As a bi-vocational pastor, Randolph did not take a salary from the church for 30 of his 39 years at the Goshen church.

Through his secular vocation, Randolph discovered instead of a congregation of 50-60 people, his work allowed him to help as many as 600 employees through his work in management at several companies in the plastics industry. He recalled many times he counseled people at work spiritually or financially and was able to prevent some planning suicide.

“God had a hand in my life, even when I didn’t know he had a hand in my life,” Randolph said.

Randolph said he is pleased with the work he’s accomplished at Goshen. When he came there, they only had the church building and the parsonage. Renovations were completed inside and out on the church, and after an adjoining property was purchased, a fellowship hall was added.

The church recently paid off its mortgage on its last remodeling project and is now debt free. Future plans include adding a youth center and better handicapped parking.

Though he’s been pastoring for 45 years, it’s important to Randolph to continue to grow and study his faith. “In 2017, every other day I had a little mini spiritual revival,” he said. “I spent the year reading through the King James Bible and compared it to the New Living Translation Bible, which I had a bias against.
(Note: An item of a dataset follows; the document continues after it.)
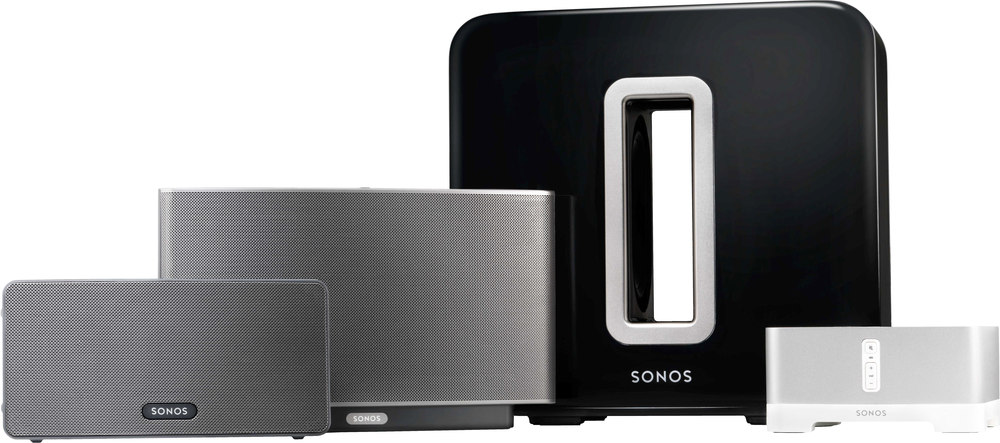 Sonos%20audio%20gear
In the end I learned the New Living Translation is dead-on accurate.”

In his spare time Randolph enjoys riding horses and volunteers at Salt Fork State Park each week to help keep its 80 miles of horse trails in rideable condition. “If I could make my living riding my horse, that is all I would do. I love riding my horse,” he said.

Randolph and his wife Darla live in Stone Creek. They have two children: Chet Randolph (wife, Jen) and Melissa Swaldo. They have six grandchildren: Riley, Norah, Ella and Silas Randolph and Zane and Garrett Swaldo.

Helping Randolph at the Goshen church is associate pastor Alvin Conkey, who has been with the church for 14 years, and the newest member of the team, associate pastor Jonathon Rider.

It is rare pastors stay with the same church for so long, and Randolph said he has never felt a call to leave. Certainly the church and the Goshen community are grateful for it.